Da Vinci'nin Şerifesi---4. Bölüm---
Leonardo Da Vinci'nin bindiği gemi bir günlük bir yolculuğun ardından İstanbul'un Sarayburnu limanında demirledi. Leonardo o güne kadar methini çok duyduğu ama kısa süre önce Türkler tarafından feth edilmiş bu şehri görünce '' Oh mama miya. Bu ne güzel bir şehir.'' Diyerek hayranlığını ifade etti.
Daha sonra karada kendisini beklemekte olan Kaptan-ı Derya Kara Nişancı Davut Paşa'ya yaklaştı ve hürmetle eğildi önünde.
-Padişahım çok yaşa.
Kara Davut Paşa hem şaşırdı hem öfkelendi.

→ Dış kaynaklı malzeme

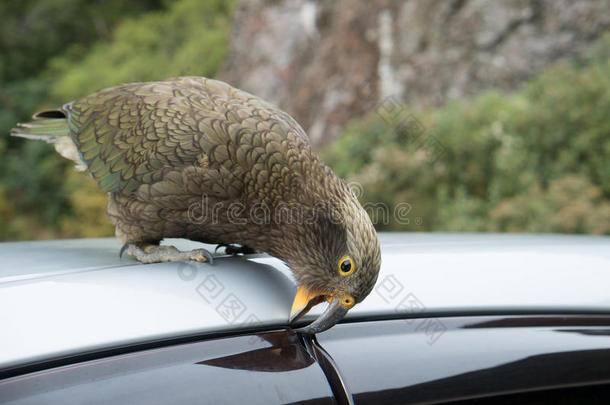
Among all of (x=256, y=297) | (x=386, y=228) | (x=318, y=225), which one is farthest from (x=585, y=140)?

-Ulan dingil ! Koskoca padişahı senin ayağına gelir mi sandın? Ben padişah değilim. Kapdan-ı deryayım. Aslında ben dahi gelmezdim ya İspanya'dan gelen Yahudi kefereleri de bugün geleceği için buralarda dolaşıyorum işte.
- Oh May God. Pardon paşa yolculuk sarstı ben de sapıttım. Ne diye İngilizce konuşuyorum ki? Yani Dio Mio. Senin anlayacağın şekilde söyleyecek olursak...
-Kes lan. İtalyanca bilirim ben. ''Aman Tanrım'' Diyorsun. Devam et.
-Bu Yahudi göçmenler Osmanlı topraklarına mı geldi?
-Evet. Sultana o kadar söyledik alma şu kefereleri. Ülkelerinde kalp kanlarının son damlasına kadar savaşsınlar'' Dedik ama dinletemedik.
- Mülteci sorunu size kakalandı desenize.
-Ulan bana bak ! Terbiyeli konuş. Ne demek lan kakalandı?
-Neyse Paşa. Hazır buraya gelmişken tam şu noktaya Padişah hazretlerinin bir heykelini yapayım mı?
-Oğlum şimdi durduk yere icat çıkarma başımıza. Rahmetli Padişahımız Sultan Mehmet Han hazretleri sizin vatandaşınız Centile Bellini'ye bir resmini yaptırdı diye bayağı bir huzursuzluk oldu zaten. Bir de sen şimdi başımıza heykel çıkarma.
- Valla teklif var ısrar yok paşa. Siz bilirsiniz.
-Haydi şimdi düş önüme de saraya götüreyim seni.
*****
Leonardo Da Vinçi bir saat sonra Padişah II. Bayezıd'ın huzurundaydı.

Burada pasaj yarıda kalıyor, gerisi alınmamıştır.